● **BLOC DE TEXTE**
***
Dieu, premier principe, deviendrait « démontrable » par la seule raison. La loi naturelle est vue comme un commandement de la raison promulgué par une autorité légitime, Dieu. Cette loi naturelle (divine, éternelle), à laquelle les autres lois doivent être subordonnées, est bien celle qu’invoque Antigone quand elle brave l’interdit de Créon de ne pas donner de sépulture à Polynice : « je n’ai pas pensé que des décrets avaient un tel pouvoir qu’ils puissent autoriser un mortel à fouler aux pieds des lois non écrites et immuables des dieux ».
L’Église avec Saint Thomas dit que le pouvoir politique se doit de respecter la loi naturelle, sinon une loi qui s’en écarterait serait une violence et non une loi.
La séparation entre loi éternelle et loi naturelle se produit avec un protestant hollandais, Grotius (1583-1645) théoricien du droit, qui écrit « … tout ce que nous venons de dire aurait lieu en quelque manière, quand même on accorderait, ce qui ne peut se faire sans un crime horrible, qu’il n’y ait pas de Dieu ».
Le phénomène se poursuit avec la loi naturelle qui devient instinctive avec Hobbes et Rousseau.
Cependant, plus récemment on peut considérer que la déclaration de droits de l’homme de 1948 a ses fondements dans la loi naturelle telle qu’elle a été perçue au sortir de la 2e guerre mondiale pour se protéger des totalitarismes.
Mais certains regrettent que l’homme ait remplacé la nature comme source du droit et que les droits de l’homme aient remplacé la loi naturelle. Ils ont des difficultés à envisager que les lois promulguées par le législateur « civil » ne soient pas conformes à la morale, à la loi naturelle souvent confondue avec la loi révélée. Cela alimente bien des débats dans un pays laïc.
Qu’en est-il alors du « droit naturel » ?
Le droit est l’ensemble des règles qui régissent les rapports entre les hommes. Quand il s’agit des lois promulguées par un pouvoir politique on parle de droit positif.
En opposition au droit positif, le droit naturel est l'ensemble des règles qui prennent en compte la nature de l'Homme et son but à la surface de la Terre (dictionnaire de la langue française).
***
● **DONNÉES ENREGISTRÉES**

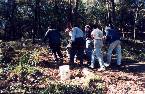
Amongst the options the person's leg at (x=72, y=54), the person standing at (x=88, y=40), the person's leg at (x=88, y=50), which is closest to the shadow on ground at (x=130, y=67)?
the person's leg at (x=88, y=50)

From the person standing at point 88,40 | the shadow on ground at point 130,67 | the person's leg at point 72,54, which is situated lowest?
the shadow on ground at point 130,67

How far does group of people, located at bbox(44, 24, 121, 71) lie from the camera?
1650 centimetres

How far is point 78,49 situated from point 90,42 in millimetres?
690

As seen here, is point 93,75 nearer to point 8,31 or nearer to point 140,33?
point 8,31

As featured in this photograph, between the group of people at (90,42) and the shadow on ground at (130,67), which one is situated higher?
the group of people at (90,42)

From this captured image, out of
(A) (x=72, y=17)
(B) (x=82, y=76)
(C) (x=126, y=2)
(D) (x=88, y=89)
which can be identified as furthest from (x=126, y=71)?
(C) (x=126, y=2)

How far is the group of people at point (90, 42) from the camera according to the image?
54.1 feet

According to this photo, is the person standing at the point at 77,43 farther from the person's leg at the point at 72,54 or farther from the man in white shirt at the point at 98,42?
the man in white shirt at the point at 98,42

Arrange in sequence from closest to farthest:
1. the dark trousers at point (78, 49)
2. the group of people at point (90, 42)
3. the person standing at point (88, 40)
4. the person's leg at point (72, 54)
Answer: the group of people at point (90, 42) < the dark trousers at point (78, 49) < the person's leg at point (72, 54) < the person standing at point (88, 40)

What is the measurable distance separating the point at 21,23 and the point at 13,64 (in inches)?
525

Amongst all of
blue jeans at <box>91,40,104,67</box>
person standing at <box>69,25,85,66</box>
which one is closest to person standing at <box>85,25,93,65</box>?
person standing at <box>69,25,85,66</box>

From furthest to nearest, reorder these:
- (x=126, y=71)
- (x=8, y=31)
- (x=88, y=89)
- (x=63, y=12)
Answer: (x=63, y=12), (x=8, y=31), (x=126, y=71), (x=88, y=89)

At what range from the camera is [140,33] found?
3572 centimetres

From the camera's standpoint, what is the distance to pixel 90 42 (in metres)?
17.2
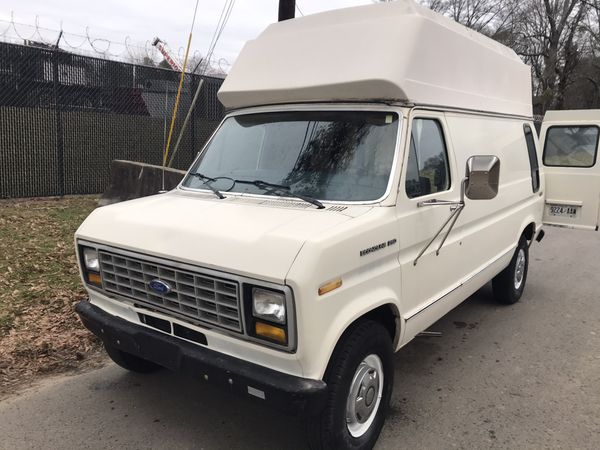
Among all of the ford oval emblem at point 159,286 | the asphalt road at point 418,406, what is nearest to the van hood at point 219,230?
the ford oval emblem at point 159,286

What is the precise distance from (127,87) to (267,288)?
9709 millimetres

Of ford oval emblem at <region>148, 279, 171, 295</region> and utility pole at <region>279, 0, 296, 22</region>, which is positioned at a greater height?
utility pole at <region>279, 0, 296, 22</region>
***
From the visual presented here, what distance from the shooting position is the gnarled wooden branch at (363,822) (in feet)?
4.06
***
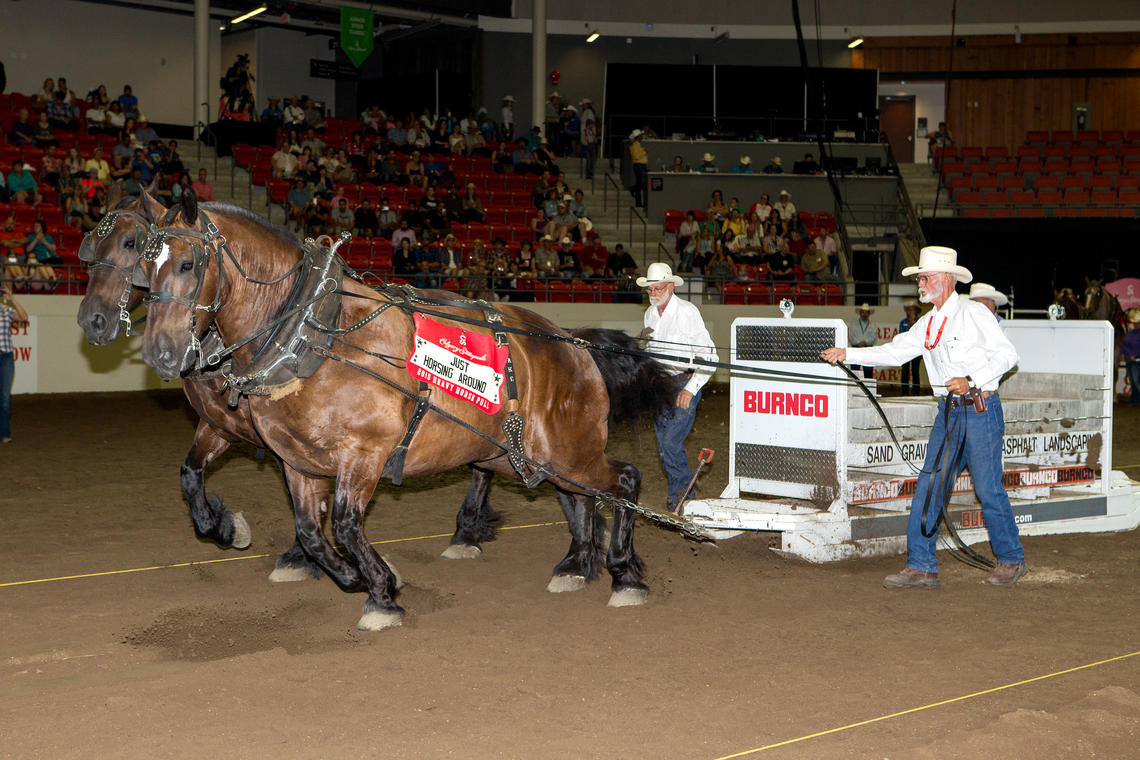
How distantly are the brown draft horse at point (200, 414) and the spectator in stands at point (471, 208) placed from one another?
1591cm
***
● **CONSIGNE 1**
D'après le texte sur la loi naturelle, pourquoi la déclaration des droits de l'homme de 1948 aurait-elle ses fondements dans la loi naturelle ? Répondez en une à trois phrases.
● **CONSIGNE 2**
Reprenez le texte sur la loi naturelle et poursuivez-le après sa dernière phrase.
Les enregistrements proviennent d'une autre source.

● **RÉPONSE 1**
Parce que la loi naturelle a été perçue, au sortir de la Seconde Guerre mondiale, comme un moyen de se protéger des totalitarismes.

● **RÉPONSE 2**
Les normes de ce droit naturel ne sont fonction que des seules caractéristiques de la nature humaine, indépendamment des formes du droit en vigueur dans les différentes sociétés et aux différentes époques.
On voit ici que les termes même de la définition et le contenu qu’on leur donne renvoient aux convictions de chacun. Quel est le but de l’Homme à la surface de la terre ? Survivre, perpétuer l’espèce, développer sa vie sociale, faire advenir le royaume de Dieu ?
On a très souvent énoncé que le droit naturel se compose d'un petit nombre de maximes, fondées sur l'équité et le bon sens (là encore que met-on sous ces mots ?), qui s'imposent au législateur lui-même et d'après lesquelles l'œuvre législative pourra être appréciée, louée ou critiquée. Le droit naturel n'est ni la loi ni l'idéal de la loi ; il est la règle suprême de la législation. Cela est lié à l’idée que le propre de l’homme est de faire le bien et d’éviter le mal.
Puisqu’il a été dit que ce qui fonde la nature humaine c’est la vie en société, on peut peut-être avancer que le droit naturel est l’ensemble des principes fondamentaux du droit sans lesquels aucune société ne pourrait vivre durablement si elle ne les appliquait pas. On recherche donc quels sont les principes qui ont existé dans les sociétés qui ont perduré et qui étaient absents chez celles qui ont disparu. L’étude de toutes les sociétés existantes et ayant existé ne fait apparaître que trois préceptes toujours présents : le refus de l’inceste père-fille, le refus du meurtre à commencer par l’infanticide et le refus des sacrifices humains. Le droit naturel se limiterait alors à peu de choses !
En conclusion, il semble difficile de donner UNE définition en particulier pour la loi naturelle et le droit naturel. Une telle définition supposerait un consensus, en particulier sur ce qu’est la nature humaine.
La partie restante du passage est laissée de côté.